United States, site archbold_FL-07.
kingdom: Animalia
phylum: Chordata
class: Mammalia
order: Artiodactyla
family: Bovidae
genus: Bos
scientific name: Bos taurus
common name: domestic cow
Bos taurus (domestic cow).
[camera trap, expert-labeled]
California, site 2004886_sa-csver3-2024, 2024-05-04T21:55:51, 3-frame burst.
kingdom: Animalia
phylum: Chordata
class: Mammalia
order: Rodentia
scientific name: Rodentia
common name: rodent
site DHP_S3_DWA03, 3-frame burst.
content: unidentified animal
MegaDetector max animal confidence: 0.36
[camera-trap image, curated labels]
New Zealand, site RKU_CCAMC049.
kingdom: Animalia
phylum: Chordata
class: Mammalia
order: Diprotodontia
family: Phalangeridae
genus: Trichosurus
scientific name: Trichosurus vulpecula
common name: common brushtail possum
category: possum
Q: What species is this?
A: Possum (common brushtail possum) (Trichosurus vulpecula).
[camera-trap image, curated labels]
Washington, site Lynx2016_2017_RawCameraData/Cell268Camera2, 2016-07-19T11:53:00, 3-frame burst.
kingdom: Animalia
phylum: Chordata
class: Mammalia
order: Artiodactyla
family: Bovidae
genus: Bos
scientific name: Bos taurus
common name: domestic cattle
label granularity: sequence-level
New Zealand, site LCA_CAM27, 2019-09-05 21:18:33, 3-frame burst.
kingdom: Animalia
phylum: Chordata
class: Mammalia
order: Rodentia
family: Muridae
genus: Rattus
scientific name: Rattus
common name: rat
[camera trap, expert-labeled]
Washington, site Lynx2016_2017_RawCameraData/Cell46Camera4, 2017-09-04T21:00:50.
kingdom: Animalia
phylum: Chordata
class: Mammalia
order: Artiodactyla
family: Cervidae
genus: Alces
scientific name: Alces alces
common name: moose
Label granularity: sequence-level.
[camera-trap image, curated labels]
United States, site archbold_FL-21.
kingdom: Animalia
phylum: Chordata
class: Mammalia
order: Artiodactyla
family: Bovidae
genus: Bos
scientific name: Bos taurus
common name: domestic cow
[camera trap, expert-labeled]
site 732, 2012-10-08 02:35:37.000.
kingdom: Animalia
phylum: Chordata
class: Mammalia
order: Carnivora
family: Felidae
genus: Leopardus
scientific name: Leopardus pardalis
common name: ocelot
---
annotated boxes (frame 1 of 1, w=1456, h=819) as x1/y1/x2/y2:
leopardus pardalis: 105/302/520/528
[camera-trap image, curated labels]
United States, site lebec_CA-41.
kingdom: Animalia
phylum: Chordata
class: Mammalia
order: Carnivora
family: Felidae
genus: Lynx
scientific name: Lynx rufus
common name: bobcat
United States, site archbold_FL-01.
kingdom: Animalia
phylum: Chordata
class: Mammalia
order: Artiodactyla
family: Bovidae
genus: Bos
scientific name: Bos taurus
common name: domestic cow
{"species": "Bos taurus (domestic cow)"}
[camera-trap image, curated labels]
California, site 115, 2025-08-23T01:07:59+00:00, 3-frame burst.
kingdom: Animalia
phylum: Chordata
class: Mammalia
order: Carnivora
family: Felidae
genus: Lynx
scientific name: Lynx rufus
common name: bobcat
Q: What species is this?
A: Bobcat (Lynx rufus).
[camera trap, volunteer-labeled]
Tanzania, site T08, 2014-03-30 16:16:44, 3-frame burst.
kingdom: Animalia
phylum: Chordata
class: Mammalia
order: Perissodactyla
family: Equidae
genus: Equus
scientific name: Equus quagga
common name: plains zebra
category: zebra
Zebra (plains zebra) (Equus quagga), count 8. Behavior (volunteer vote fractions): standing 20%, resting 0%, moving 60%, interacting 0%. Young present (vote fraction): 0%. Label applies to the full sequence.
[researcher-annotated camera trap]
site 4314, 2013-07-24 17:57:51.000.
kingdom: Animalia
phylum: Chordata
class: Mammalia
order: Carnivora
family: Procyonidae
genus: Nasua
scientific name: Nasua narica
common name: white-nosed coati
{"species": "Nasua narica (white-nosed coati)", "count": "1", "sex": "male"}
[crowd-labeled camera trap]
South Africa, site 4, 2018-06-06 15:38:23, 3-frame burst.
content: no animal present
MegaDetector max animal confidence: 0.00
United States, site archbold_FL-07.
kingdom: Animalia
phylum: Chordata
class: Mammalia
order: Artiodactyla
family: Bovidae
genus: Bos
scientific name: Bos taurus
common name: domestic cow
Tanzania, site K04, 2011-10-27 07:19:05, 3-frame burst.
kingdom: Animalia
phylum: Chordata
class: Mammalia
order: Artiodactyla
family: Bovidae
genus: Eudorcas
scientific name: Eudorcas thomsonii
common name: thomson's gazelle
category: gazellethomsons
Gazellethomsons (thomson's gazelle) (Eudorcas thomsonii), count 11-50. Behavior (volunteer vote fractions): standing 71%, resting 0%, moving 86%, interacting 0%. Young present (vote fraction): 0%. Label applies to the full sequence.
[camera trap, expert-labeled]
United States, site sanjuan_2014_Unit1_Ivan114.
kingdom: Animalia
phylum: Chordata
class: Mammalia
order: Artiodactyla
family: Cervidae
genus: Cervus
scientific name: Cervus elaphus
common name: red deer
┄┄┄┄┄┄┄┄┄┄
• What this task involves:
From the data above, copy each line that holds "species".

• Result for this task:
Q: What species is this?
{"species": "Bos taurus (domestic cow)"}
Q: What species is this?
{"species": "Nasua narica (white-nosed coati)", "count": "1", "sex": "male"}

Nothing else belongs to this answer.